I am trying to use the requests library in Python to upload a file into Fedora commons repository on localhost. I'm fairly certain my main problem is not understanding open()
/ read()
and what I need to do to send data with an http request.
def postBinary(fileName,dirPath,url):
path = dirPath+'/'+fileName
print('to ' + url + '\n' + path)
openBin = {'file':(fileName,open(path,'rb').read())}
headers = {'Slug': fileName} #not important
r = requests.put(url, files=openBin,headers=headers, auth=HTTPBasicAuth('username', 'pass'))
print(r.text)
print("and the url used:")
print(r.url)
This will successfully upload a file in the repository, but it will be slightly larger and corrupted after. For example an image that was 6.6kb became 6.75kb and was not openable anymore.
So how should I properly open and upload a file using put in python?###Extra details:###
When I replace files=openBin
with data=openBin
I end up with my dictionary and I presume the data as a string. I don't know if that information is helpful or not.
"file=FILE_NAME.extension&file=TYPE89a%24%02Q%03%E7%FF%00E%5B%19%FC%....
and the size of the file increases to a number of megabytes
I am using specifically put because the Fedora RESTful HTTP API end point says to use put
.
The following command does work:
curl -u username:password -H "Content-Type: text/plain" -X PUT -T /path/to/someFile.jpeg http://localhost:8080/fcrepo/rest/someFile.jpeg
Updated
Using requests.put()
with the files
parameter sends a multipart/form-data encoded request which the server does not seem to be able to handle without corrupting the data, even when the correct content type is declared.
The curl
command simply performs a PUT with the raw data contained in the body of the request. You can create a similar request by passing the file data in the data
parameter. Specify the content type in the header:
headers = {'Content-type': 'image/jpeg', 'Slug': fileName}
r = requests.put(url, data=open(path, 'rb'), headers=headers, auth=('username', 'pass'))

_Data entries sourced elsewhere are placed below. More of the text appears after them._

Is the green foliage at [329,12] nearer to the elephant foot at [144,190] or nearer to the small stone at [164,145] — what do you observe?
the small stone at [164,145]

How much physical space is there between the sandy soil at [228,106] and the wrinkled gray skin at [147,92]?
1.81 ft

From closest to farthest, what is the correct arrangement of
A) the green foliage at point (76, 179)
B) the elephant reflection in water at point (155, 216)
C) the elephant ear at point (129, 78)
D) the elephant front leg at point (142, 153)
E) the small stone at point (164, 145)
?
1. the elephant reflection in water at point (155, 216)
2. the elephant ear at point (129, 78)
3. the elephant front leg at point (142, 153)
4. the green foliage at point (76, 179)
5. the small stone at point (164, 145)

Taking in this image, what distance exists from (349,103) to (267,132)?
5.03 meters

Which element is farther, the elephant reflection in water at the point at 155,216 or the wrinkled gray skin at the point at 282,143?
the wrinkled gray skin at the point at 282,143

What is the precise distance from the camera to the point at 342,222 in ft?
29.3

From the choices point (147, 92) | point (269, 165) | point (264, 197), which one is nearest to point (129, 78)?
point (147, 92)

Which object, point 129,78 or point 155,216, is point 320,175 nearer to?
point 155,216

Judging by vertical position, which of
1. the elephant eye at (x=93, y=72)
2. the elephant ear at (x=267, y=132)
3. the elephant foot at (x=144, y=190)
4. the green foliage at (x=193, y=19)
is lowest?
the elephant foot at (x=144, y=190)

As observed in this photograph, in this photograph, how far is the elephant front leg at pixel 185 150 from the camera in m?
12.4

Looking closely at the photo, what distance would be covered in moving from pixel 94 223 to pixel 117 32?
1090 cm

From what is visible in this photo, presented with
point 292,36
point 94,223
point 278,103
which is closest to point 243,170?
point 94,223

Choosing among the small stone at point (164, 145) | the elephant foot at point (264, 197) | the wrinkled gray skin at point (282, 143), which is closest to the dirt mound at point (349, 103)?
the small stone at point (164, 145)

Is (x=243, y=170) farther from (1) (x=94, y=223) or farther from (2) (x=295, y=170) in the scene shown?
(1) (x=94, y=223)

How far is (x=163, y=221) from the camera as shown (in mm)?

You can vary the Content-type
header to suit the payload as required.
Try setting the Content-type
for the file.
If you are sure that it is a text file then try text/plain
which you used in your curl
command - even though you would appear to be uploading a jpeg file? However, for a jpeg image, you should use image/jpeg
.
Otherwise for arbitrary binary data you can use application/octet-stream
:
openBin = {'file': (fileName, open(path,'rb'), 'image/jpeg' )}
Also it is not necessary to explicitly read the file contents in your code, requests
will do that for you, so just pass the open file handle as shown above.